Source data
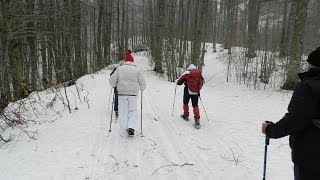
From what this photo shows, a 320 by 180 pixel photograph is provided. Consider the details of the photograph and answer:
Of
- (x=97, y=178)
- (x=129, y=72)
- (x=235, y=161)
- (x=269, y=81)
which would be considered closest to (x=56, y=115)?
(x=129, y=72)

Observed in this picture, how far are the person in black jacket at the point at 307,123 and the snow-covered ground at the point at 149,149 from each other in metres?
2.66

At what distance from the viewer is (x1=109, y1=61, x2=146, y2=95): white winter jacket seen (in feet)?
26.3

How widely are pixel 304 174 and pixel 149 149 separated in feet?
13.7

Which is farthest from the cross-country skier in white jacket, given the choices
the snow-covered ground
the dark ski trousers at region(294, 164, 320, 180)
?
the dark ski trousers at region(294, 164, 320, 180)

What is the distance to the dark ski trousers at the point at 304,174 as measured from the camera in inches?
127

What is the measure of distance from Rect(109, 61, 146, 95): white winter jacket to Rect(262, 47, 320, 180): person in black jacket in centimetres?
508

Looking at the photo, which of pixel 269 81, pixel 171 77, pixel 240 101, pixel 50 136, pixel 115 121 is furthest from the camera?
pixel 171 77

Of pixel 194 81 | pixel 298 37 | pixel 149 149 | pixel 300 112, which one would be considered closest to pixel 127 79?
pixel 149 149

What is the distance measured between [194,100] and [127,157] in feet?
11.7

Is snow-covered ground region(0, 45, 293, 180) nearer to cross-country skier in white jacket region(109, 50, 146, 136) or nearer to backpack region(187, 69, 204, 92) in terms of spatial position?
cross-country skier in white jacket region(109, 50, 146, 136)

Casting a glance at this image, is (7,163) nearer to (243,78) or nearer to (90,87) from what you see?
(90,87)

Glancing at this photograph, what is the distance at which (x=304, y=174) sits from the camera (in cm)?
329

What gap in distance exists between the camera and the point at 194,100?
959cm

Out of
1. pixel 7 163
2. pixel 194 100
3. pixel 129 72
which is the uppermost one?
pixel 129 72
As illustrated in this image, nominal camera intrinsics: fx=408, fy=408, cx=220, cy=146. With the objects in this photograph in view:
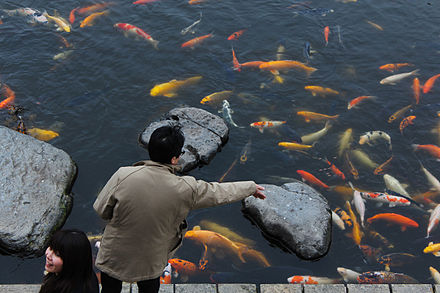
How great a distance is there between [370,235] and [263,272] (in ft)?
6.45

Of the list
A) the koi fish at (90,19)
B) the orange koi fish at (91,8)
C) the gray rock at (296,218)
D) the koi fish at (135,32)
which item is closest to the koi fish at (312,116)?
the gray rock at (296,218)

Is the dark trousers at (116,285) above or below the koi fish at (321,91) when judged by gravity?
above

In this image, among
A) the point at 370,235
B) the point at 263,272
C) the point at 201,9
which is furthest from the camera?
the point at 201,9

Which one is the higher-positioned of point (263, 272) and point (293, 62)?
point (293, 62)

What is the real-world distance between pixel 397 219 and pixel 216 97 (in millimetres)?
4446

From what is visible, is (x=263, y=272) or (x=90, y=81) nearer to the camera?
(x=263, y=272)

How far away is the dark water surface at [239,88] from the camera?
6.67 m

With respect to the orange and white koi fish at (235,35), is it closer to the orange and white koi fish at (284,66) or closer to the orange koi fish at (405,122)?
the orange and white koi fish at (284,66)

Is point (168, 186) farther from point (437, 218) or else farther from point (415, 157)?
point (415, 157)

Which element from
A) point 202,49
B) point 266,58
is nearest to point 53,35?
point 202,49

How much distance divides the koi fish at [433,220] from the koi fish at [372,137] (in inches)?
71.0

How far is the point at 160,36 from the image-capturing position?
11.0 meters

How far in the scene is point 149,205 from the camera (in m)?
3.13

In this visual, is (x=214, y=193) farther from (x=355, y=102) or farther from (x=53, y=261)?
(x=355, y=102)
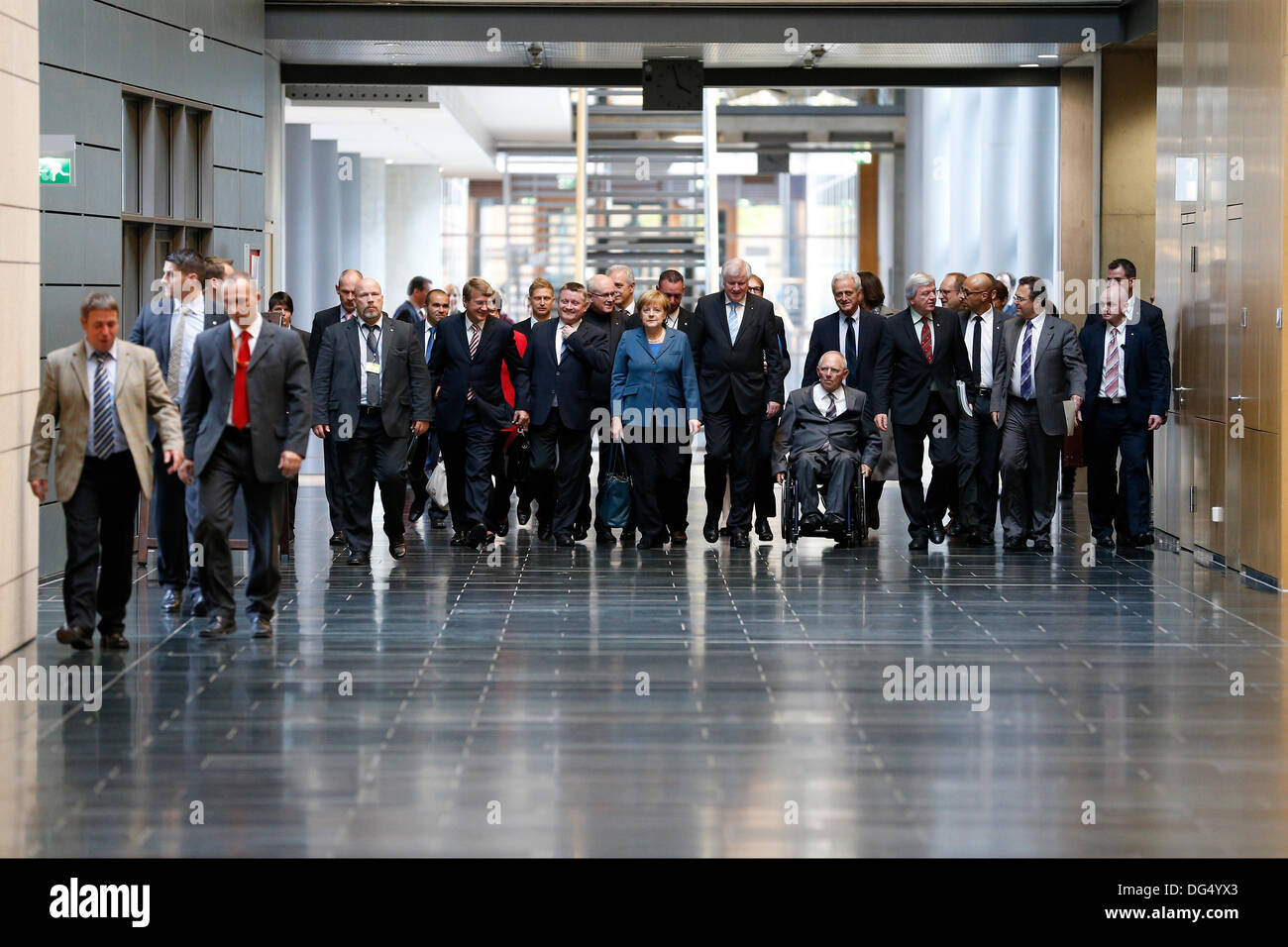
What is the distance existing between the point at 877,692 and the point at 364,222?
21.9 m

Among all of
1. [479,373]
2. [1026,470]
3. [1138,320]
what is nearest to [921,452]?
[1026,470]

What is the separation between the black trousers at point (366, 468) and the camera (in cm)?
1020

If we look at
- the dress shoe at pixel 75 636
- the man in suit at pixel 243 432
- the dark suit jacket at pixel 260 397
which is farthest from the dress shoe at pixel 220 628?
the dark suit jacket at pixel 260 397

==

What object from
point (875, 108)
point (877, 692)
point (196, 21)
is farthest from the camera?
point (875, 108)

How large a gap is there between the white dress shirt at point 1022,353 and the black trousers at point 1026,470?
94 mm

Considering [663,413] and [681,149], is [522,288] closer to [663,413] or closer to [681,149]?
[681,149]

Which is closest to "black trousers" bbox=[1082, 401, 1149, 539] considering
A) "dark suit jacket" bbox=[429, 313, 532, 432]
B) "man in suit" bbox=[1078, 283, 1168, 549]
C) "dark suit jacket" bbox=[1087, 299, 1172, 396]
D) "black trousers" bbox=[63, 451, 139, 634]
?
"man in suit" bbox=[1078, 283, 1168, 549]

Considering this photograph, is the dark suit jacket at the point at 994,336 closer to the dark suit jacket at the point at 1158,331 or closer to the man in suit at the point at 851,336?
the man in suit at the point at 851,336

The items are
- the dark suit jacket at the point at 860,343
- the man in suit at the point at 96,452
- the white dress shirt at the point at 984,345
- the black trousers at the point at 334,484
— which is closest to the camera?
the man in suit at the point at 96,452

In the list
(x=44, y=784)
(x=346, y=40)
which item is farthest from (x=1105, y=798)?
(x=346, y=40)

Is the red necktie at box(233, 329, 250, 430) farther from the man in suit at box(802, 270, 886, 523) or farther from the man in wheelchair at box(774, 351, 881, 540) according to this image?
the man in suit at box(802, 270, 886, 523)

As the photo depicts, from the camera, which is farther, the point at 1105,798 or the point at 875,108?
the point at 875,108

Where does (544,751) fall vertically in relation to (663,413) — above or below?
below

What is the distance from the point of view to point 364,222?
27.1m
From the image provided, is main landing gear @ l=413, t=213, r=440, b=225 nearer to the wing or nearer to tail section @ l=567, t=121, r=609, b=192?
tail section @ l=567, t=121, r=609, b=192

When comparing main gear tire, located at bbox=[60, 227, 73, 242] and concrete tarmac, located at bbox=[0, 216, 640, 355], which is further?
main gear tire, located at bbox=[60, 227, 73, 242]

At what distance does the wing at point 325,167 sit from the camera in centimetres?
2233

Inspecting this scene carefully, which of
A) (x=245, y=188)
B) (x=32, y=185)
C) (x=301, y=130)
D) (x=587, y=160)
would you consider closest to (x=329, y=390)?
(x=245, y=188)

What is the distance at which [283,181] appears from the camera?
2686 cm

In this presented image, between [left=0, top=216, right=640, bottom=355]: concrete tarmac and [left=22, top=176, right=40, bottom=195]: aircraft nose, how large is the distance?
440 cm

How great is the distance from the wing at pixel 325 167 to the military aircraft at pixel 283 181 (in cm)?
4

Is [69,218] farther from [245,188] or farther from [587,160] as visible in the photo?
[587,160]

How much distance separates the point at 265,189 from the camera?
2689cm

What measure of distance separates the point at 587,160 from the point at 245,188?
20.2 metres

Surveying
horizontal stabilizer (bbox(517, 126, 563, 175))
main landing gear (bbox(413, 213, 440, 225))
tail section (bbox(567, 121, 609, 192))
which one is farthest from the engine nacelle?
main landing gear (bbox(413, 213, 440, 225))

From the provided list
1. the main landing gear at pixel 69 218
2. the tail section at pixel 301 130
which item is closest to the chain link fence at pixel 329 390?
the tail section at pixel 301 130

▶ **Task directions**: Identify every line in the entries above that contains the string "list", and copy each one. Case counts.

▶ **Task solution**:
Of the list
In the list
From the provided list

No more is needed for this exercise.